===== THE RECORDS =====

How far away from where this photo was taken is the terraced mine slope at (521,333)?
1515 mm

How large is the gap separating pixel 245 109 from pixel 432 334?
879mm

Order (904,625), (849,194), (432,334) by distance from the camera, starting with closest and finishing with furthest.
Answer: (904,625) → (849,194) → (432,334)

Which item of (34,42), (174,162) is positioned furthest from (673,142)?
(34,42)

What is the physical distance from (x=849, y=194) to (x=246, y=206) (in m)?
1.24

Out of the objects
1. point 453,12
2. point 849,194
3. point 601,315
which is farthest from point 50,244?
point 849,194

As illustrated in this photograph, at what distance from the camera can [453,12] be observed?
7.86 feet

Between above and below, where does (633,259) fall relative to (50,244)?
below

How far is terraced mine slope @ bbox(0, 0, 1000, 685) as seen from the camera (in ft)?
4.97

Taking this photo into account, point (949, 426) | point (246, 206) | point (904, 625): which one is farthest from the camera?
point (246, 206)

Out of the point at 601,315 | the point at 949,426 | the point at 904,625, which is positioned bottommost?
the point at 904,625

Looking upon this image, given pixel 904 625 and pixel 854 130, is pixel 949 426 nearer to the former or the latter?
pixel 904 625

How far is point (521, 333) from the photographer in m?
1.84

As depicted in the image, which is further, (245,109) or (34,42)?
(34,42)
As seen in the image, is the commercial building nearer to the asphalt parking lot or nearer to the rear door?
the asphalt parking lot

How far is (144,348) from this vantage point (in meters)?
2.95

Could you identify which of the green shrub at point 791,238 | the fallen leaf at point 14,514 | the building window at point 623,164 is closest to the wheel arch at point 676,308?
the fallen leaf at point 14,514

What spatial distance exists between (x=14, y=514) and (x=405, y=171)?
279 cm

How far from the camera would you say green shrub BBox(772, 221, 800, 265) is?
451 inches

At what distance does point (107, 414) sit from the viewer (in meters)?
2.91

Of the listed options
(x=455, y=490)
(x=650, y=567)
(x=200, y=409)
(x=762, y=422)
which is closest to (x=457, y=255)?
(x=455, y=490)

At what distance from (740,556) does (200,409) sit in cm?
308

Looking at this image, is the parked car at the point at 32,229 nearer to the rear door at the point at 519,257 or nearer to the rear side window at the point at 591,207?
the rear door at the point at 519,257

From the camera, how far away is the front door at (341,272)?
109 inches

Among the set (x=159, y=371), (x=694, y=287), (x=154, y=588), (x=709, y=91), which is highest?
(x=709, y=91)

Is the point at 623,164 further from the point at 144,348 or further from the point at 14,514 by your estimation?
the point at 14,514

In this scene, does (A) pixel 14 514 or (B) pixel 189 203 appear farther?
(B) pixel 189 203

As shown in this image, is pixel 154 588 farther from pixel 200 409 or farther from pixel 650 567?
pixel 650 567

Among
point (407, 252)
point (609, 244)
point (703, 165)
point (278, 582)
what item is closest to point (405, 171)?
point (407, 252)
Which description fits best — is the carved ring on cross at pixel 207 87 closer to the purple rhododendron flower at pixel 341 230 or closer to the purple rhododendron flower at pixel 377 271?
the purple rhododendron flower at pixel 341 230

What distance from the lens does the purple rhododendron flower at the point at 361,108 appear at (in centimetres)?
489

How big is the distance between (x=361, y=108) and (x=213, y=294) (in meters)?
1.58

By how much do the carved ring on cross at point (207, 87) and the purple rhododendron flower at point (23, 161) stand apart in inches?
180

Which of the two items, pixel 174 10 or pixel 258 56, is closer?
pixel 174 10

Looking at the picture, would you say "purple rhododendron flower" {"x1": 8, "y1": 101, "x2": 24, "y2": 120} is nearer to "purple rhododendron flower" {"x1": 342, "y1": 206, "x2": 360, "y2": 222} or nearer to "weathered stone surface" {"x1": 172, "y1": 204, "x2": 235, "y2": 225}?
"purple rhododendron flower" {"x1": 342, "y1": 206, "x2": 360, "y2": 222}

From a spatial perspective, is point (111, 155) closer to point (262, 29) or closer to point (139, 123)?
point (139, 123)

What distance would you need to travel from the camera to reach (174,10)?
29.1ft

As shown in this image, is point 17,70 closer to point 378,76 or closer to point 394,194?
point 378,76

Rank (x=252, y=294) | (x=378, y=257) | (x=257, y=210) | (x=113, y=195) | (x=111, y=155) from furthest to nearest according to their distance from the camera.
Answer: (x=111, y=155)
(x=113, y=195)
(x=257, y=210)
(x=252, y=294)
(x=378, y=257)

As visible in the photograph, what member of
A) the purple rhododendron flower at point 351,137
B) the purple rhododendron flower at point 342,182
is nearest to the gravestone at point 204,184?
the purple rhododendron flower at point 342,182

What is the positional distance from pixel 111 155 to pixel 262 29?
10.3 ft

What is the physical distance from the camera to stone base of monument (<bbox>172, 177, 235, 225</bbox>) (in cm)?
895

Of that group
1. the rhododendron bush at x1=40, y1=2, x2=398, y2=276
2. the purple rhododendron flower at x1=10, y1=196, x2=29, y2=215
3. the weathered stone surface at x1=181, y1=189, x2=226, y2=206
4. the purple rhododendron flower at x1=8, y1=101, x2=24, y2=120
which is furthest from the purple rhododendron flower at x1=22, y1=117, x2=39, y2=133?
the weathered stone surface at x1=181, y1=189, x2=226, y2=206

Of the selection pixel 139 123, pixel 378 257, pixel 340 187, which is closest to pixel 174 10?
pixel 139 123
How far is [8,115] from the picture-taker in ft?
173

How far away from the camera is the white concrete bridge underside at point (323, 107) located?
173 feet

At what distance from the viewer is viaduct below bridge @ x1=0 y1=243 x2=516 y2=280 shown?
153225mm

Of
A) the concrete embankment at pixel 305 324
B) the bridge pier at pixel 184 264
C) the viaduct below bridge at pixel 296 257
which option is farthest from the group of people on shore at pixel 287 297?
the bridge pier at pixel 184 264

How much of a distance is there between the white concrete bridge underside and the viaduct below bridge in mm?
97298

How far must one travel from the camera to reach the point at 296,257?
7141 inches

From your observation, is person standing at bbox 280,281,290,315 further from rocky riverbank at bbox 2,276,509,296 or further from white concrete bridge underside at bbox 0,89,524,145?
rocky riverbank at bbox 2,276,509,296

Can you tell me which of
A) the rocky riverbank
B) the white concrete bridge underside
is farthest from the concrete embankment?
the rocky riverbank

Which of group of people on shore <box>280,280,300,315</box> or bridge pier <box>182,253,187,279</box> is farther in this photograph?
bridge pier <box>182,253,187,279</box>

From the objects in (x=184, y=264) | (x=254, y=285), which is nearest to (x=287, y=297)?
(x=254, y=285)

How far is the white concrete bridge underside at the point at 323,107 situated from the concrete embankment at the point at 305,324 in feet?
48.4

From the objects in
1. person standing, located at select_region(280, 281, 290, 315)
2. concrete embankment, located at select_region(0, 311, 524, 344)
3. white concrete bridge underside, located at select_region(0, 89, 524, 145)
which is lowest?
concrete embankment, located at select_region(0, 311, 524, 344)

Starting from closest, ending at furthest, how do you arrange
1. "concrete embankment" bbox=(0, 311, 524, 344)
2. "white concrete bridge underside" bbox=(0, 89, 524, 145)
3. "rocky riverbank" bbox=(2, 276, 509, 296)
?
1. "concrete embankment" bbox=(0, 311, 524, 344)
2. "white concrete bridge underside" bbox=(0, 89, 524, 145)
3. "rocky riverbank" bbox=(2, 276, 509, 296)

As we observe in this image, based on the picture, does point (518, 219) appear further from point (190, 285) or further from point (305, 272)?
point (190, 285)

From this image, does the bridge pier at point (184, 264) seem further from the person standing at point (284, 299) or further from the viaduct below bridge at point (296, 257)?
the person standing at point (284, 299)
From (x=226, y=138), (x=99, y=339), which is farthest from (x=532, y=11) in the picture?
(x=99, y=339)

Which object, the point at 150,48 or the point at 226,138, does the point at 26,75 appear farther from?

=====
===== THE RECORDS =====

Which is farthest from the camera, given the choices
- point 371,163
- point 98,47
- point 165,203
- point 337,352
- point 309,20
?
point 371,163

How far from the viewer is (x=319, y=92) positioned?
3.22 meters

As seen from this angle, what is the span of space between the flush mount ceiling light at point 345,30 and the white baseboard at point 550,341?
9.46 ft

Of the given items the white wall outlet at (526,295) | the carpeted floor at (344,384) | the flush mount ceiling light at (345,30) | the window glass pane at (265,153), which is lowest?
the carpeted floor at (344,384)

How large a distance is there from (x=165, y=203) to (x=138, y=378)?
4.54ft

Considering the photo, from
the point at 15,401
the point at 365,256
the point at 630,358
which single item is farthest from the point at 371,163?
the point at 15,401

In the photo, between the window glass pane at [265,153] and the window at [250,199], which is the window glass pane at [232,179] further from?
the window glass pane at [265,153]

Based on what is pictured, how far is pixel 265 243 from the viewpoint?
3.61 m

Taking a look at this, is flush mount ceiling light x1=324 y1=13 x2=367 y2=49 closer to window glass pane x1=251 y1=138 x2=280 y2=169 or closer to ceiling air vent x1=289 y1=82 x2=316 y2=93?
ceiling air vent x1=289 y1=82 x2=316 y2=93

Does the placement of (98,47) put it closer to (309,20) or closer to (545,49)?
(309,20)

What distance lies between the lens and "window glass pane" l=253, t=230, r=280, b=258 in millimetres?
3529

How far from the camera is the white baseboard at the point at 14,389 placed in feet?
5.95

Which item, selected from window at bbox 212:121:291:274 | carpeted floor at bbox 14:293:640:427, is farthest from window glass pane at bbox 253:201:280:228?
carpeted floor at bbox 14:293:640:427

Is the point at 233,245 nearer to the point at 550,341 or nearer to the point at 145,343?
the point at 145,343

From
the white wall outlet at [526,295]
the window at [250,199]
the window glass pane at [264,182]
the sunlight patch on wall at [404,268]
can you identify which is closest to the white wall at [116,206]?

=====
===== THE RECORDS =====

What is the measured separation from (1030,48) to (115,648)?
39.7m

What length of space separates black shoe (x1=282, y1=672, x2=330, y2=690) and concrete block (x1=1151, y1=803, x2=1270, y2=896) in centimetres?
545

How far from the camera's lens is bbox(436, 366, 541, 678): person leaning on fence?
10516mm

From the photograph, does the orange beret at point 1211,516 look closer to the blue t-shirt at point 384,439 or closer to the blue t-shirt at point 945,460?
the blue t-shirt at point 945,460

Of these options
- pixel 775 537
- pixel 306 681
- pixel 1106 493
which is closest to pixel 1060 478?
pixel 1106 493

=====

JOB:
Recast the lines from the one with "From (x=226, y=138), (x=99, y=339), which" to the one with "Which object, the" as a Markdown table with columns "No." and "Text", numbering each line and leaving out blank lines.

WRITTEN RESPONSE:
| No. | Text |
|---|---|
| 1 | From (x=226, y=138), (x=99, y=339), which is farthest from (x=532, y=11) in the picture? |
| 2 | (x=99, y=339) |
| 3 | Which object, the point at 150,48 or the point at 226,138, does the point at 26,75 appear farther from? |